| What to work on |
1. How is the program behind the clean transportation awards in this press release funded?
2. Continue the press release on the Energy Commission's clean transportation awards from its last sentence.

| Extract to read |

•••

For Immediate Release: October 10, 2012
Media Contact: Alison apRoberts - 916-654-4989


Energy Commission Awards More Than $20 Million
for Clean Transportation Projects
Funded Projects Will Put More Electric and Alternative-Fuel Vehicles on the Road
and Boost the Development of Vehicle Batteries

SACRAMENTO - Moving California closer to a clean energy transportation sector, the California Energy Commission today approved funding of more than $20 million for innovative transportation projects.

"These investments in clean vehicles will reduce petroleum use, improve air quality, and create jobs, while demonstrating California's commitment to a greener transportation future," said Energy Commissioner Carla Peterman.

These awards, totaling $20,093,718, are made through the Commission's Alternative and Renewable Fuel and Vehicle Technology Program, created by Assembly Bill 118. For the current fiscal year, 2012-2013, the program is slated to invest approximately $90 million to encourage the development and use of new technologies and alternative and renewable fuels, with the goals of reducing petroleum dependence, reducing greenhouse gas emissions, and improving air quality. The program is funded through a small surcharge on vehicle and boating registration and smog check fees.

The investments of public money through this AB 118 program are safeguarded by matching-fund requirements for awardees, and by making payments on a reimbursement basis.

The award recipients are:

Tesla Motors, Inc., will receive $10 million to purchase equipment for production of a new SUV/crossover vehicle, the all-electric Tesla Model X, at the company's facility in Fremont (Alameda County). Tesla is providing $50,200,000 in match funding for this project, which is expected to create more than 500 new manufacturing jobs in California. The project will leverage existing investments in Tesla's manufacturing and assembly line for the currently available Model S. As with the Model S platform on which it is based, Tesla expects the Model X to have a driving range of more than 250 miles on a single charge. It will be the first sport-utility crossover vehicle in California's electric vehicle market. To support this emerging plug-in electric vehicle market, the Energy Commission has invested more than $20 million to assist in the development of 5,000 charging stations statewide; and has awarded approximately $2 million to help local governments plan for more plug-in electric vehicles.

•••

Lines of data

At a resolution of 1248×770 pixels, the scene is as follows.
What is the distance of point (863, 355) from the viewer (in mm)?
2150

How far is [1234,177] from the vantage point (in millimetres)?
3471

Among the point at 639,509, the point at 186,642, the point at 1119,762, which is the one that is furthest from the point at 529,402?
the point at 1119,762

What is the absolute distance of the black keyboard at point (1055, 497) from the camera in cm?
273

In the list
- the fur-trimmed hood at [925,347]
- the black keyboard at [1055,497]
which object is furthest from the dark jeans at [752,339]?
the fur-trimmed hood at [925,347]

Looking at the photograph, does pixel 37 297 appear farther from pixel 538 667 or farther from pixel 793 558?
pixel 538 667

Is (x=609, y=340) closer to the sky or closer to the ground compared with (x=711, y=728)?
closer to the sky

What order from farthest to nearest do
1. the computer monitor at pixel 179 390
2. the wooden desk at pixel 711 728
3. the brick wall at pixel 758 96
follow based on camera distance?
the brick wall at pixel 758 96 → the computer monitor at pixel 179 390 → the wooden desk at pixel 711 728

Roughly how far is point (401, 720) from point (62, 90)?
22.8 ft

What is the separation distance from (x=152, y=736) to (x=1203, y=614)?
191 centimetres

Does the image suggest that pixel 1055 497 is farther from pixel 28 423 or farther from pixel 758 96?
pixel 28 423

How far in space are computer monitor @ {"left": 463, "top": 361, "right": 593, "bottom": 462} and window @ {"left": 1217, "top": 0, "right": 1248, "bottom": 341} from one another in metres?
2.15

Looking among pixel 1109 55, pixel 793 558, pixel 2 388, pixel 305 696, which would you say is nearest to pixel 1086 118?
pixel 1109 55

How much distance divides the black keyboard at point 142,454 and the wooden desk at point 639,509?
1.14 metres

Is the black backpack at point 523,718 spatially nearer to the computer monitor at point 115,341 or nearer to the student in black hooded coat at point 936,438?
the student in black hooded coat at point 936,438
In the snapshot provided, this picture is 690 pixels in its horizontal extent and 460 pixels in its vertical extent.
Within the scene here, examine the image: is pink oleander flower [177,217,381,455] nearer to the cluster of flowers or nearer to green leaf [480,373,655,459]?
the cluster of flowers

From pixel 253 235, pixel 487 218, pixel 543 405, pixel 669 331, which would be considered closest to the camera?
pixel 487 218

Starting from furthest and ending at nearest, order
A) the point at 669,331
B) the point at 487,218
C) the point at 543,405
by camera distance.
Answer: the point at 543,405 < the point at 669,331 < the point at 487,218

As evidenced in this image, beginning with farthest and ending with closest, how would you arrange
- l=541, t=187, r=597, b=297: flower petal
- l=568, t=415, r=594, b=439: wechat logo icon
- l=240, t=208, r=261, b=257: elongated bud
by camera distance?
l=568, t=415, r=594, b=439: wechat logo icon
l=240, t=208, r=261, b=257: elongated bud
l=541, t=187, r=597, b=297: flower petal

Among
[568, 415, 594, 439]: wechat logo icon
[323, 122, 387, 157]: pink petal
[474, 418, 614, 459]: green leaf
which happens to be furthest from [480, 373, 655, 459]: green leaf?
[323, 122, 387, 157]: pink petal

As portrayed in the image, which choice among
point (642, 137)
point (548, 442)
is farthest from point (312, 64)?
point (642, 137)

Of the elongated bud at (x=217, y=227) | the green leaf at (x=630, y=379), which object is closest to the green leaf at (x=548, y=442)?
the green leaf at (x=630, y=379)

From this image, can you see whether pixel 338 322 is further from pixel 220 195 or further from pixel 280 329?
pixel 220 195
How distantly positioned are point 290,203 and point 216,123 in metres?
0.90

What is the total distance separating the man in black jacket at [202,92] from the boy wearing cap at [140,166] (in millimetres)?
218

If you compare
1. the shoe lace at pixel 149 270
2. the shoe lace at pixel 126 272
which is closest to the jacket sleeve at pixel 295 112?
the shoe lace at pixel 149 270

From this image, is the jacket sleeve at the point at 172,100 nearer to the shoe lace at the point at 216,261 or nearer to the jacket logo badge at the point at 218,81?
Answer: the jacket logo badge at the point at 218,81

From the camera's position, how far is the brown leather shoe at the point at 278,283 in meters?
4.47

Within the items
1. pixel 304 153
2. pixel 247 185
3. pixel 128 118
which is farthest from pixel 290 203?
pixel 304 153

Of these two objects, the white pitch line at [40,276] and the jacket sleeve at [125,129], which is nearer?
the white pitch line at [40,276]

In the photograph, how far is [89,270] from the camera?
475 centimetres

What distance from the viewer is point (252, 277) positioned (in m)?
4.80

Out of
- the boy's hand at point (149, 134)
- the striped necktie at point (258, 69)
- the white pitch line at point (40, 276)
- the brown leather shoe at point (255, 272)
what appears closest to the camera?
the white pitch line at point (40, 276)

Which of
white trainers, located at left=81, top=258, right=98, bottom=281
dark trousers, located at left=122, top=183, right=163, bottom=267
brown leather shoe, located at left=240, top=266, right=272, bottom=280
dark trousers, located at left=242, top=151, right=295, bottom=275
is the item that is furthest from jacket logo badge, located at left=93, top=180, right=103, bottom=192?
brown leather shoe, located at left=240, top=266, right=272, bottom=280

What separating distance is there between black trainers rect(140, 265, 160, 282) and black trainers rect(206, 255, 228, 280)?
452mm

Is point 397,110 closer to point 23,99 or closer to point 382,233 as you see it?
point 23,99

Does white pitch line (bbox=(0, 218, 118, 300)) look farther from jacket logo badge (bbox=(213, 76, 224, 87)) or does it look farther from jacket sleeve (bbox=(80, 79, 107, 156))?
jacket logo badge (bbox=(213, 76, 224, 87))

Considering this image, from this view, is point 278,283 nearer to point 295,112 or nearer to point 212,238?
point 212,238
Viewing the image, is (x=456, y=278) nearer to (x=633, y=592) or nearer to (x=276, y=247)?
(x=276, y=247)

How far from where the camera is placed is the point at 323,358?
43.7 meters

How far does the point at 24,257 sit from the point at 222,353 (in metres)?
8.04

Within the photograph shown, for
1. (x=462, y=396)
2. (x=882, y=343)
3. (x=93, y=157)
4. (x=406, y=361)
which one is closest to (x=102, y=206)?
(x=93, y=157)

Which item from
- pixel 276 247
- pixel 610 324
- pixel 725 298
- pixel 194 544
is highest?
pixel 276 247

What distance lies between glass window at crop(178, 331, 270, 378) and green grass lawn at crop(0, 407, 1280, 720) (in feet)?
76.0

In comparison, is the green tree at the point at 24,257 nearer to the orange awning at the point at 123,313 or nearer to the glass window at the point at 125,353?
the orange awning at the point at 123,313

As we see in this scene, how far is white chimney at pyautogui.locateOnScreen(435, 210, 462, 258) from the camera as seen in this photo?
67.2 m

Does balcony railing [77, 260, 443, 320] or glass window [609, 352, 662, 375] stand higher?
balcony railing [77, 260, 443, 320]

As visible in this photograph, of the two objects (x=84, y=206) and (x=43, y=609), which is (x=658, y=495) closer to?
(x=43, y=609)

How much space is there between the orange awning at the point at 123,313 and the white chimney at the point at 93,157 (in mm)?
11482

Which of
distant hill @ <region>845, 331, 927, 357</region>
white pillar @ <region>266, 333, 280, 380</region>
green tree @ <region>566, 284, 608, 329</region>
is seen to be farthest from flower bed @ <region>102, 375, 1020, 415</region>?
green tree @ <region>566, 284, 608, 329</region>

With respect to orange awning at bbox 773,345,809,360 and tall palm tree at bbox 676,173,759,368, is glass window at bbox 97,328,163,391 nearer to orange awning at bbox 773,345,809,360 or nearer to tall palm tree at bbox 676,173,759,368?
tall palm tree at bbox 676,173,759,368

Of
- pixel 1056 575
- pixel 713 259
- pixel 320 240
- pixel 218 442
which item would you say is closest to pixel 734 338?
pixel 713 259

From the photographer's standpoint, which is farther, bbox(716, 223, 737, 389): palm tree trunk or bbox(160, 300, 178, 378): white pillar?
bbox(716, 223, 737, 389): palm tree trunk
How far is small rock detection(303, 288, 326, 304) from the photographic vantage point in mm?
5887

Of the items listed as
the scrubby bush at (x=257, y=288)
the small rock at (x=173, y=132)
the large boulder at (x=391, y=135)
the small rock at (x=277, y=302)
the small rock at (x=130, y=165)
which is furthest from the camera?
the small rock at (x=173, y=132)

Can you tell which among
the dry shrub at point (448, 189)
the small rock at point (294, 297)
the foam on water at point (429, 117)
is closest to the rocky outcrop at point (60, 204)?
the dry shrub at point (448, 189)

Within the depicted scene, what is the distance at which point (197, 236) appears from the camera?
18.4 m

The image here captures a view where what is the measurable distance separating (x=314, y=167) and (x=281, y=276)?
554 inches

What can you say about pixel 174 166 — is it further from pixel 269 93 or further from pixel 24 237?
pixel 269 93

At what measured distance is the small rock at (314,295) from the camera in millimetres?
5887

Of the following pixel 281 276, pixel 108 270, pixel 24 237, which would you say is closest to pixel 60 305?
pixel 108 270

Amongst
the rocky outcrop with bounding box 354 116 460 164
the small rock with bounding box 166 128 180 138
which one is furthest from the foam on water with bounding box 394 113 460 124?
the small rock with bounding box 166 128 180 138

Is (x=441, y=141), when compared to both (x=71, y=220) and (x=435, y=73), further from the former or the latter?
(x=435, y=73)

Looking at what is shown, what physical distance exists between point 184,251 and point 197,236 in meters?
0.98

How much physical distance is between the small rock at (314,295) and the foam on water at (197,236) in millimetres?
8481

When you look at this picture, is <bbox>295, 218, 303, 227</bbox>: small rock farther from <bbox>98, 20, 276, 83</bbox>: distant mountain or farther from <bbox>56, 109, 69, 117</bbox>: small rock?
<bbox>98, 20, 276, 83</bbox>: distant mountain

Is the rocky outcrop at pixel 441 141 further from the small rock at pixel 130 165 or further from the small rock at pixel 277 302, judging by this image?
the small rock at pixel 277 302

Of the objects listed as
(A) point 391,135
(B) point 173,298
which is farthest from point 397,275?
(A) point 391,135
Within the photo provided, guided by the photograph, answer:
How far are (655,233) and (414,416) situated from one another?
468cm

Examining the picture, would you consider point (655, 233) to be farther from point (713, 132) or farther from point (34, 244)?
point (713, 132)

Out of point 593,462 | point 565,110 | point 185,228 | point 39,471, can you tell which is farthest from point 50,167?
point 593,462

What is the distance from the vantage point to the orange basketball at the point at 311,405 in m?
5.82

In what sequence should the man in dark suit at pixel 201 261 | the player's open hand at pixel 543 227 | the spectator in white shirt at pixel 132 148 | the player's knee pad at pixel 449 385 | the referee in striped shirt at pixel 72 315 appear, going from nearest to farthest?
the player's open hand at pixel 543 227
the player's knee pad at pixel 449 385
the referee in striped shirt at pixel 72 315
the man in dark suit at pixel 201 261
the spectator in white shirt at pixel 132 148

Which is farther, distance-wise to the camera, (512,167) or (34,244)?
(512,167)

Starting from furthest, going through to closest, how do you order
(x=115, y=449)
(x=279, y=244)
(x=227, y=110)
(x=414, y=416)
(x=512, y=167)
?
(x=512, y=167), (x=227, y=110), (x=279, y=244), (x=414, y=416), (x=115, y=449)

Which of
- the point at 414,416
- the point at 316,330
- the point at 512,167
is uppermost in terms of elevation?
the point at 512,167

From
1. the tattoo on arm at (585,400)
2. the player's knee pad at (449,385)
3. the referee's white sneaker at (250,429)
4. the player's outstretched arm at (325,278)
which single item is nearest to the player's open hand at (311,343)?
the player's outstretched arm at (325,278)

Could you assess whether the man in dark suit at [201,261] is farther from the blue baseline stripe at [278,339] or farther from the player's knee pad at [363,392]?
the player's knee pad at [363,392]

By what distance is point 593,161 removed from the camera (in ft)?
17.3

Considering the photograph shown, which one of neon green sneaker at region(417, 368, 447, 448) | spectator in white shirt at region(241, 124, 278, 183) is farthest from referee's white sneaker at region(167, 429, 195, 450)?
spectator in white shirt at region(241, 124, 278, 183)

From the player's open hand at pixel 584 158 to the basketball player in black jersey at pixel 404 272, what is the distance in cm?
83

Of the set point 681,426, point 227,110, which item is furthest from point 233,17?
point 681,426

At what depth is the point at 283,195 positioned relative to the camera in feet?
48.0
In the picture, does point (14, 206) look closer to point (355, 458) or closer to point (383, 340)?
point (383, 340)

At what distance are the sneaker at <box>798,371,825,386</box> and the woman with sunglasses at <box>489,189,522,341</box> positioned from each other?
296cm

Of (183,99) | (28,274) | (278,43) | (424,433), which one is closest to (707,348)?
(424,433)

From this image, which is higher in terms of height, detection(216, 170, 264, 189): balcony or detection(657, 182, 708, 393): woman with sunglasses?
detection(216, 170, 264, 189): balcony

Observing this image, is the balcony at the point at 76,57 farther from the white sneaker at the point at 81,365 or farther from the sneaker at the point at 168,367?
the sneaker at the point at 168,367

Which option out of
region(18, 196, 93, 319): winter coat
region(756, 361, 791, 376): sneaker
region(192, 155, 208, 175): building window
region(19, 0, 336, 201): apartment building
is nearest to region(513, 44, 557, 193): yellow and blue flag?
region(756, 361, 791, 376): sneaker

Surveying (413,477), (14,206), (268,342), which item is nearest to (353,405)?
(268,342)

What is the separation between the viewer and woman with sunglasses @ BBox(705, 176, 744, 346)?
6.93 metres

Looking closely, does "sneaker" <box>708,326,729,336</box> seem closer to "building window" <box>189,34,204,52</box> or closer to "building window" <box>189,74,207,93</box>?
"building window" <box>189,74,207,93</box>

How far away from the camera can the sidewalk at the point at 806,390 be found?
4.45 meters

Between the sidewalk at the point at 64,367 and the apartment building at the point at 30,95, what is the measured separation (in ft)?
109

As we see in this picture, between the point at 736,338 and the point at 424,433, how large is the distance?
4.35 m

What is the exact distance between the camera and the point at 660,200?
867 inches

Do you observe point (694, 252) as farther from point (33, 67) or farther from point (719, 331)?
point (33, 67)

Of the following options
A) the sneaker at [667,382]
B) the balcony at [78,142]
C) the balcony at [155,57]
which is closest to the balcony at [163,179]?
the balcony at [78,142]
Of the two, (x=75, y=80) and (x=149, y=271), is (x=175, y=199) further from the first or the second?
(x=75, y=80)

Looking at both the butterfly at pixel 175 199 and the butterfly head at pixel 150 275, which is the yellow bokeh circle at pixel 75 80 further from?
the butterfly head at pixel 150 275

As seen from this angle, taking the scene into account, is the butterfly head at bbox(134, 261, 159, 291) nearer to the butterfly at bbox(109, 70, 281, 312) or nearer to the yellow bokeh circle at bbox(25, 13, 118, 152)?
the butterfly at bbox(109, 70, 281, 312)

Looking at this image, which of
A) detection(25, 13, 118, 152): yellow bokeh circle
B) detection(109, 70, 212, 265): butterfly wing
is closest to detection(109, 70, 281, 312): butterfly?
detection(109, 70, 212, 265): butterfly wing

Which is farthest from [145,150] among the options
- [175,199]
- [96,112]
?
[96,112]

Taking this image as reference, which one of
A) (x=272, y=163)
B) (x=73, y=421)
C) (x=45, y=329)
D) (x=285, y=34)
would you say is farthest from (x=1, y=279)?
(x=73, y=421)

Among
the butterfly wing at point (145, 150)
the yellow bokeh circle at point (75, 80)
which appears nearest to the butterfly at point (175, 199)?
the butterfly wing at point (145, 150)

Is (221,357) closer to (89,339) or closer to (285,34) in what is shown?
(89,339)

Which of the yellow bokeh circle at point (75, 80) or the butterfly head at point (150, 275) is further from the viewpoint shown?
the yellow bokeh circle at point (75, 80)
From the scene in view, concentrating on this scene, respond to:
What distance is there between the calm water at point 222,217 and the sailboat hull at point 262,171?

•••

| Results |
1. Through a small surcharge on vehicle and boating registration and smog check fees.

2.
The Bay Area Air Quality Management District will receive $3 million for the Bay Area "eTaxi" Program. Working with Better Place Mobility Services, Inc., the air district will demonstrate specially designed battery electric taxis that can use switchable batteries to give the vehicles essentially unlimited range. Two battery switching stations, at the international airports in San Francisco and San Jose, and six taxis that use switchable batteries will be used. Data regarding their operation will be collected as part of the project. Better Place is based in Palo Alto and Israel. The project will demonstrate the effectiveness of this approach to reducing pollution from transportation, which accounts for nearly 40 percent of the air district's total greenhouse gas emissions.

Quallion, LLC, will receive $2,230,595 to expand its manufacturing capacity and integrate advanced battery management system (BMS) electronics to improve the performance of the lithium ion batteries used in electric vehicles. The company, based in Sylmar (Los Angeles County), has significant experience with BMS design and production. This award is designed to assist the company in scaling up production for a growing electric transportation market. The project will include assessments of cost, capacity, performance and reliability, along with design, testing and production.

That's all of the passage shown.